Three classifiers were used in this study, including logistic regression (LR), support vector machine (SVM) and random forest (RF) (Le, 2019; Le et al., 2019b). The LR is a commonly used statistic model in the healthcare industry and SVM is a popular machine learning approach. RF is a classifier that uses multiple trees to train and predict and has both features of high accuracy and balancing errors when analyzing unbalanced classification data sets. In order to find predictors of postoperative mortality at different surgical timings, in addition to feature selection and classification of surgical timing in survived patients after surgery, we performed feature selection and classification of postoperative death in the early and delayed surgery. Finally, we divided the patients into three groups based on the surgical time and mortality for classification analyses.

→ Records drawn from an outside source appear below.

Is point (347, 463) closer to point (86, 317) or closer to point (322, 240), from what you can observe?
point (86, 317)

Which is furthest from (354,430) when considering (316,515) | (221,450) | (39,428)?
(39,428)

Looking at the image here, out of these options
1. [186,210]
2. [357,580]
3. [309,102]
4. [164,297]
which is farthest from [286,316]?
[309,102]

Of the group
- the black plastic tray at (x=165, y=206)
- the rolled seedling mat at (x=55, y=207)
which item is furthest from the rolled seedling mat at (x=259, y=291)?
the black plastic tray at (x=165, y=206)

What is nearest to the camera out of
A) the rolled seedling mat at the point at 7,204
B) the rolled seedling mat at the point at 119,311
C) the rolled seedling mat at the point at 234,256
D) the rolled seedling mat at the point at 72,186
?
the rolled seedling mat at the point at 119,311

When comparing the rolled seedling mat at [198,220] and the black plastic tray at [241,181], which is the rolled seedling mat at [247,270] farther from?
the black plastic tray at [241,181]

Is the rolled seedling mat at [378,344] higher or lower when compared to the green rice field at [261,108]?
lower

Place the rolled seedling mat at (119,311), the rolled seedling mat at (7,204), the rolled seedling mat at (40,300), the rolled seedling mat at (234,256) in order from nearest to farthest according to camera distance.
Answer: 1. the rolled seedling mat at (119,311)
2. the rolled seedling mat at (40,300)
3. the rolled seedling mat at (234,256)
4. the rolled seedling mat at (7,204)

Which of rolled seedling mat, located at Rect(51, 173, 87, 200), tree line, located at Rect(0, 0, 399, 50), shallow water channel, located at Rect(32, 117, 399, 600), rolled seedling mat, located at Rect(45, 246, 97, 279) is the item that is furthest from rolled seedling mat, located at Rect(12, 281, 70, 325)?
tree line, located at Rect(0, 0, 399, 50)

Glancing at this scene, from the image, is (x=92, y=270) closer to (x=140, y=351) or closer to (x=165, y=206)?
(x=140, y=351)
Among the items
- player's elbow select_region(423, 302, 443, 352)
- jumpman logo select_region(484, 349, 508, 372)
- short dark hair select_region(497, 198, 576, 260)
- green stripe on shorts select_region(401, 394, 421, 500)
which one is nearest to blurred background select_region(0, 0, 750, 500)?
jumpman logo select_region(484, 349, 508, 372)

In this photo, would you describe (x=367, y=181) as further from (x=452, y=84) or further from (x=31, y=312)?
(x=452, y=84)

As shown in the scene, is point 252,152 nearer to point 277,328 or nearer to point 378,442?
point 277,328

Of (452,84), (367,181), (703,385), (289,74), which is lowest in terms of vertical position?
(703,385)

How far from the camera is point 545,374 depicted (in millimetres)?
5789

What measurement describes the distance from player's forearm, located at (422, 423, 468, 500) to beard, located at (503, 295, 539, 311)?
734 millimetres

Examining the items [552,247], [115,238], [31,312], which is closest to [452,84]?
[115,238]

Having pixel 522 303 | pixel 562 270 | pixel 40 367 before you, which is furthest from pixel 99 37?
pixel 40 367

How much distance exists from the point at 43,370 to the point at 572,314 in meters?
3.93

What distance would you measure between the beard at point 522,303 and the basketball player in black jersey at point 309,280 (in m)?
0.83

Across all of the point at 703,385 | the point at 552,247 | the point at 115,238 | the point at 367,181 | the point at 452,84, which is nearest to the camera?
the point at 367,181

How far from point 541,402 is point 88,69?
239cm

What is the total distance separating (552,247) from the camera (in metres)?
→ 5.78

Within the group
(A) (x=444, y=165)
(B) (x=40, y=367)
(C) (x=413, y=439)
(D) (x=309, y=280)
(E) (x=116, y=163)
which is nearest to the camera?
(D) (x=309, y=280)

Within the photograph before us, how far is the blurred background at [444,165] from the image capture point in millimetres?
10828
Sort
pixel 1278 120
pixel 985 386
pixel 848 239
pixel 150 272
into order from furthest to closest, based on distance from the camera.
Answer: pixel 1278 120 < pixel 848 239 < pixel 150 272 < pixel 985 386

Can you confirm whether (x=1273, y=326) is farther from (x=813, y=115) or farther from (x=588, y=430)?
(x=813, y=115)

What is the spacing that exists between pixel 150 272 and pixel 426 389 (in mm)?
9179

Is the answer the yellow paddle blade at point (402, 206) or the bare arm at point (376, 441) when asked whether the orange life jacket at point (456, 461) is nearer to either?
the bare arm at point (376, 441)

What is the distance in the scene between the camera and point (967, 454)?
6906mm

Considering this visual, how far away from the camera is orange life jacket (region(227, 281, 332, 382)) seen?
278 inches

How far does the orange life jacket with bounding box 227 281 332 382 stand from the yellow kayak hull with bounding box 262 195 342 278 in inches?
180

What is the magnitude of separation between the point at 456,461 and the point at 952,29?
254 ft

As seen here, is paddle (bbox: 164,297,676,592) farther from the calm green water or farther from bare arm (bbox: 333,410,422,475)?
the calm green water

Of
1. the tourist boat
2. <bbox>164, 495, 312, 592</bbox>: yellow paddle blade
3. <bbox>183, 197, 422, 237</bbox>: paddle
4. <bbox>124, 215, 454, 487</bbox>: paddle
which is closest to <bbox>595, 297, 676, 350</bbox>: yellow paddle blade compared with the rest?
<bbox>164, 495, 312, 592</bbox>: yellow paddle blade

The survived patients after surgery (n = 186) were divided into the early group (n = 73) and the delayed group (n = 113), to predict whether surgical treatment should be performed early;

The patients received early surgery (n = 106) were divided into the death group (n = 33) and survival group (n = 73), to predict the death rate of patients after receiving an early surgery.

The patients with delayed surgery (n = 117) were divided into death group (n = 4) and survival group (n = 113), to predict the death rate of patients after delayed surgery.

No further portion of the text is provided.